Mario guardó su auto en su cochera que alquila por un pago mensual. Al salir del galpón, el primer halo de luz solar que logró escabullirse de un grupo de nubes perforó su ojo izquierdo. Metió la mano en el bolsillo interno del saco y extrajo unos RayBan Wayfarer bien oscuros. Los acomodó en su nariz con su dedo índice y caminó unos pasos. Al pasar por un kiosco compró pastillas de menta e ingresó a su trabajo, como todos los días. Saludó a la recepcionista con un beso y le palmeó el hombro izquierdo a un compañero que, al igual que él, vestía un traje oscuro. El hall central estaba repleto de personas. En todos los sillones del lobby había gente sentada. En un sector de la antesala, un grupo de adolescentes conversaba en voz baja. A unos metros, un niño de unos seis años destruía la alfombra con un autito a fricción de los años 40. Desde unos redondos parlantes que se confundían con el decorado sonaba con bajo volumen una versión instrumental de Let it be. Una mujer de unos 50 años salió de una habitación contigua. Sollozaba. El sollozo se transformó en llanto y luego en un desgarrador gemido que parecía salir de su estómago. Abatida, se derrumbó como si hubiese sido golpeada por una piqueta. Murmullos y corridas. Mario advirtió la confusa escena y en una cuestión de segundos estaba arrodillado al lado de la mujer. La ayudó a reincorporarse. Luego le murmuró algo en la oreja. Sobrevino la calma. Mario ingresó a la habitación de donde había salido la señora. Se inclinó un poco y le habló de cerca al marido que permanecía recostado en un sillón de pana. El hombre canoso y de varios años mayor que ella tenía la mirada perdida. Al reincorporarse, Mario caminó unos metros e inspeccionó el féretro. Una joven quinceañera yacía en un cajón de roble barnizado. Parecía que dormía confortablemente. Su rostro rozagante se burlaba descaradamente del dictamen del forense que indicaba que dieciséis horas antes la muchacha había fallecido en un accidente automovilístico. En ese hecho trágico, María no sólo había perdido su vida. La mitad derecha de su cara había quedado engarzada en los hierros de un Volkswagen Bora.

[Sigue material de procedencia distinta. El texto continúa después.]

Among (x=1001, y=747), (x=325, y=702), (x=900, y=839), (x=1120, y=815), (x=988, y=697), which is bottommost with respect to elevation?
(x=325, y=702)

Cinco horas antes, Mario y su equipo de tanatólogos trabajaron contrarreloj para restituirle parte del rostro a la malograda jovencita. Previamente –tal como lo indica la técnica- limpiaron y desinfectaron el cuerpo para liberarlo de cualquier bacteria rebelde que hubiere quedado agazapada. Mediante el uso de ceras especiales, los artesanos modelaron la parte del rostro que María dejó en el desgraciado lecho de muerte. Para no perder ningún detalle, mientras los obreros del maquillaje post mortem esculpían la cara observaban cuidadosamente la última foto que le tomaron a la niña durante la fiesta de sus quince. El trabajo finaliza. María parece sonreír. Los padres de la adolescente estallan en llanto y abrazan con fuerza al autor de la obra. Le agradecen. Lo besan. María no está viva pero parece. El dolor de sus padres es inconmensurable pero ahora es un poco más llevadero. María llegó y se fue bella de este mundo. El objetivo ha sido cumplido con creces.
Cada vez que ingresa un cadáver a la funeraria Flores, Mario y su equipo de profesionales realizan el mismo procedimiento de tanatopraxia, que no es otra cosa que una técnica de conservación de cuerpos que comenzó hacer furor en los Estados Unidos durante la Segunda Guerra Mundial. Los soldados caídos en batalla llegaban a América desde Europa en un avanzado estado de descomposición. Era necesario restaurarlos para que sus familiares pudieran verlos, presentables, por última vez.
Mario Figueroa tiene 40 años y dos hijas. Sus ojos se parecen al mar del Caribe y su pelo se asemeja mucho al color de la arena marplatense. Cuando Mario habla transmite tranquilidad y seguridad. Desde hace 13 años su vida está rodeada de muerte. Llegó a la empresa cuando el nuevo siglo se despabilaba y comenzó a desandar un delicado camino en el que pocos se atreverían a transitar. En los 90, durante sus primeros años laborales se pasaba los días contando dinero en la caja de un banco. Pero en el 2000, cuando ingresó a la empresa como chofer de carroza fúnebre, su vida comenzó a cambiar radicalmente. Ahora, Mario se ha convertido en el balsero del río Aqueronte que traslada a los difuntos hacia la otra vida. Los prepara y los presenta de la mejor manera posible para que sus deudos se lleven el mejor recuerdo, antes del último viaje sin retorno.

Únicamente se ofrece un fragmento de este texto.